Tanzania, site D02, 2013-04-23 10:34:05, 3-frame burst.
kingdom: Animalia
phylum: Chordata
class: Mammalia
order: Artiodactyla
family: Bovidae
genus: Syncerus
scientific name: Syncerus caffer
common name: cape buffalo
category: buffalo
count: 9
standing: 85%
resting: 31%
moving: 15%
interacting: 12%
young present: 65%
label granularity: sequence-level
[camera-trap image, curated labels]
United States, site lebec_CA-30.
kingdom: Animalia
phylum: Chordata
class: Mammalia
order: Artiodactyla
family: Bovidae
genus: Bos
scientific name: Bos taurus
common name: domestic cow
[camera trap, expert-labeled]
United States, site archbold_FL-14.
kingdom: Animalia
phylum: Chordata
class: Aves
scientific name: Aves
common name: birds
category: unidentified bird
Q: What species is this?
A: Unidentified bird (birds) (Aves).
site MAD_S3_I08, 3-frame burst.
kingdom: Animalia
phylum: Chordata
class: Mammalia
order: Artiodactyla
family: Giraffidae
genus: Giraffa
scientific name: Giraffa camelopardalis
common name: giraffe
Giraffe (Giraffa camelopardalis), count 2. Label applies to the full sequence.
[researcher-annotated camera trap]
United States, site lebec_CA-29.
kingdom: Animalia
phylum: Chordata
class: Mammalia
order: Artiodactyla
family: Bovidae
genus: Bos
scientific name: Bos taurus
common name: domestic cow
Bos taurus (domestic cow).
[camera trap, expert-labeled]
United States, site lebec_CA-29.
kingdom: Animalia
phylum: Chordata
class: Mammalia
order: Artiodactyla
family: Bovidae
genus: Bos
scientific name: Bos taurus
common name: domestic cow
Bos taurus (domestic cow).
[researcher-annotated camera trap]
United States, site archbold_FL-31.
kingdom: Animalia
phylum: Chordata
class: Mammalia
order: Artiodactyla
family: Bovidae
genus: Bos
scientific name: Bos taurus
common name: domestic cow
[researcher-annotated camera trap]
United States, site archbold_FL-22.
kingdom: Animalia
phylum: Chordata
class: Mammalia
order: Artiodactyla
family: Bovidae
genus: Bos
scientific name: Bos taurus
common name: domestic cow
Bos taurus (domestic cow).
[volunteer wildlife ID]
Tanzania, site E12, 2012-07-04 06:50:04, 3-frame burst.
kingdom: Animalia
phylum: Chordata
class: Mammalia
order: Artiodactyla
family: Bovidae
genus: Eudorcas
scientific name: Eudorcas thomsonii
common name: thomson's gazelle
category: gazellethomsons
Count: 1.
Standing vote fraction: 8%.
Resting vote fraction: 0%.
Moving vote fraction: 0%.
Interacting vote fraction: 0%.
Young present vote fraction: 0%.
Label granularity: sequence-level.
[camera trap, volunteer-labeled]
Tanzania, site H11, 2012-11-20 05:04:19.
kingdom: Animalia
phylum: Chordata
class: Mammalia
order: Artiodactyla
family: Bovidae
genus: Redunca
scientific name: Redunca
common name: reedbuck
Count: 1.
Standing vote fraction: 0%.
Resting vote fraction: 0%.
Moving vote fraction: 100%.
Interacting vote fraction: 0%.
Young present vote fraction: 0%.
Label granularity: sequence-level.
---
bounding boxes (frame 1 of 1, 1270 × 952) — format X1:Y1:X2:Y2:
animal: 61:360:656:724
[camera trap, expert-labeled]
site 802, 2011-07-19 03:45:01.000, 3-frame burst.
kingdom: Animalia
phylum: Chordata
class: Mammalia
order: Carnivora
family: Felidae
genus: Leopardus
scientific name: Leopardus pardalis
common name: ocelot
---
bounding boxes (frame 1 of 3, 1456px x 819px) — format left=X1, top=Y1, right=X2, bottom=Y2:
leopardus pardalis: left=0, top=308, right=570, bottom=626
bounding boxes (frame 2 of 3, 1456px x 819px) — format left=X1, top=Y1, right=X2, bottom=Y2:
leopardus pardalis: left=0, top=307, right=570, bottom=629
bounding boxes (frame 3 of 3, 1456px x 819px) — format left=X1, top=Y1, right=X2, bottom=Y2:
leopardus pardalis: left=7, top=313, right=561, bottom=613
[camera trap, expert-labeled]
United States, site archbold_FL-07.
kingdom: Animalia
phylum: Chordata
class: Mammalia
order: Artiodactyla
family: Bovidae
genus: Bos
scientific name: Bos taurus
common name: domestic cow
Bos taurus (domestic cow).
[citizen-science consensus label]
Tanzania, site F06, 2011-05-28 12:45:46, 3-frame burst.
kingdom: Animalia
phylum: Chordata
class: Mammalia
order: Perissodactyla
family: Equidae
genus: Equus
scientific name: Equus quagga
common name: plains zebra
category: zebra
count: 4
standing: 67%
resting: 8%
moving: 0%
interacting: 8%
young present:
______________________________
**EXERCISE**
Report how many lines of the records above contain the word "present", giving only the number.

**TASK OUTPUT**
4